BEGIN

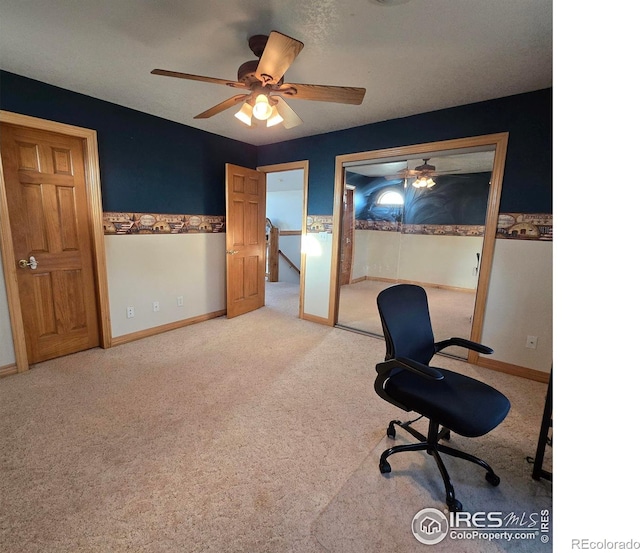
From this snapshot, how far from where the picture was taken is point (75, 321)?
280 centimetres

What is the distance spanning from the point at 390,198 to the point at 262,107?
4.50 meters

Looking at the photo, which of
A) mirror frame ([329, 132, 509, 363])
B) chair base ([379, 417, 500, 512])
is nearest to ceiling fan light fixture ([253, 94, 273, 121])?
mirror frame ([329, 132, 509, 363])

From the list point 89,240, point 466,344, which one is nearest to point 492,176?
point 466,344

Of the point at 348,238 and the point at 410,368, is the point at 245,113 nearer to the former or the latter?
the point at 410,368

END

■ TASK DESCRIPTION: Lay out all the items above as a numbered list, one line per number, with the blank lines dropped. Leave the pictures out.

■ SOLUTION BELOW:
1. From this snapshot, how far from where the picture was taken is point (75, 321)?
2. 280 centimetres
3. What is the distance spanning from the point at 390,198 to the point at 262,107?
4. 4.50 meters
5. Looking at the photo, which of
6. A) mirror frame ([329, 132, 509, 363])
7. B) chair base ([379, 417, 500, 512])
8. is nearest to ceiling fan light fixture ([253, 94, 273, 121])?
9. mirror frame ([329, 132, 509, 363])
10. From the list point 89,240, point 466,344, which one is nearest to point 492,176?
11. point 466,344
12. Of the point at 348,238 and the point at 410,368, is the point at 245,113 nearer to the former or the latter?
13. the point at 410,368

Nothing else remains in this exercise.